The Hazare movement has been discussed widely during the past month. While supporters have projected its outcome as a triumph of people’s power, critics have attributed its apparent success to the build-up of favourable middle class opinion by the national media, particularly the television channels.

There has been no detailed analysis of the Idinthakarai agitation which breached the banks of the channels through which power flows. The experience of the Hazare campaign appears to have influenced the approach of the authorities and the media to this agitation.

According to a study, the national television channels devoted 91.1% of prime time to Hazare while he was on fast. On some days they did not take up any other topic during prime time. Critics, however, contrasted their obsessive coverage of Hazare with their blackout of Irom Sharmila, who has been fasting for more than 10 years and is kept alive through forced feeding in a Manipur hospital. The channels sent camera teams to Idinthakarai within days of the start of the agitation and provided moderate coverage of developments there.

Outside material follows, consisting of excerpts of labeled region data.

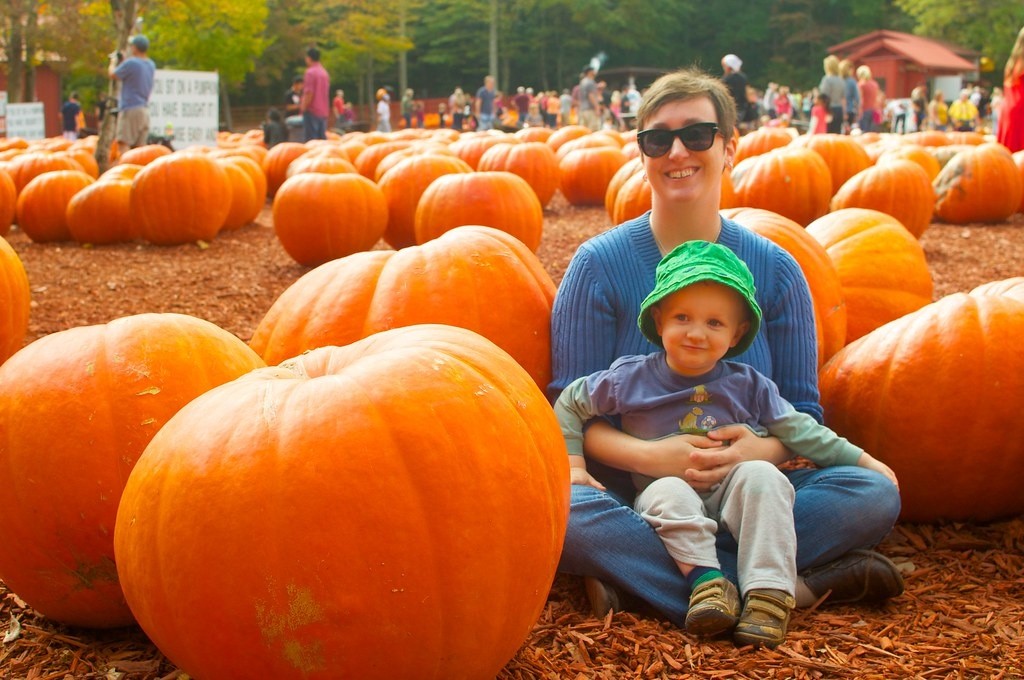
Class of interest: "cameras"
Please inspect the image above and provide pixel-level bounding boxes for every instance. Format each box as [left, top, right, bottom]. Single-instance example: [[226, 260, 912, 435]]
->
[[108, 51, 122, 60]]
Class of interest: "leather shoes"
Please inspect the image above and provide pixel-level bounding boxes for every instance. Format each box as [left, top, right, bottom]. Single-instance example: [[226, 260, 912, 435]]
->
[[583, 579, 634, 619], [802, 548, 905, 607]]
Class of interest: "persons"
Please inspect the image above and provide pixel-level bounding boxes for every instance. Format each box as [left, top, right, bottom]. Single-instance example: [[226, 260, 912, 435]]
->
[[545, 62, 906, 619], [578, 65, 601, 133], [718, 54, 749, 128], [400, 87, 425, 129], [552, 238, 900, 646], [107, 33, 156, 156], [375, 88, 392, 133], [996, 26, 1024, 154], [474, 75, 503, 132], [262, 46, 331, 151], [332, 89, 355, 135], [438, 54, 1004, 137], [56, 90, 106, 142]]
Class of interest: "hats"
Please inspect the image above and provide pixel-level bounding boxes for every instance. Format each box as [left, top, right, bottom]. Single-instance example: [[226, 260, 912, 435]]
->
[[127, 34, 149, 52], [583, 65, 594, 72], [636, 240, 763, 360]]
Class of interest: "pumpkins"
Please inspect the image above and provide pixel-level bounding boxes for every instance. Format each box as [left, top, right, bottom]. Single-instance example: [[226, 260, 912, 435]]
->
[[0, 108, 1024, 680]]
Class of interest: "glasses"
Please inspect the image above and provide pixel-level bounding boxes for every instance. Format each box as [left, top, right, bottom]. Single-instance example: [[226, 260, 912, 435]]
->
[[637, 122, 728, 157]]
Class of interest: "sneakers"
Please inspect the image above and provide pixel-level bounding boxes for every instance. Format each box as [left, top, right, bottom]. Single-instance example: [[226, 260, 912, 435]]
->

When Hazare was on fast, his team had resorted to full-scale mobilisation using all available resources. If he is forced to resume the agitation, he cannot hope to do better than last time. The PMANE, on the other hand, has the potential to mount a bigger campaign since its mobilisation this time was limited to the three southernmost districts of Tamil Nadu.

Having sunk billions of rupees in the Koodankulam project, the Indian government finds it difficult to accept the demand that it be scrapped. It seems to be working on a strategy to keep alive the nuclear programme, which envisages raising production from 5,000MW to 20,000MW by 2020, by offering to work for total elimination of nuclear power within 50 years.

At current costs, generation of additional 15,000MW of nuclear power will involve an investment of no less than Rs3,000 billion. It makes no sense to make an investment of that order on plants that are to be abandoned after three decades. It will be prudent to divert the money for development of alternative energy sources straightaway. -- Gulf Today, September 26, 2011.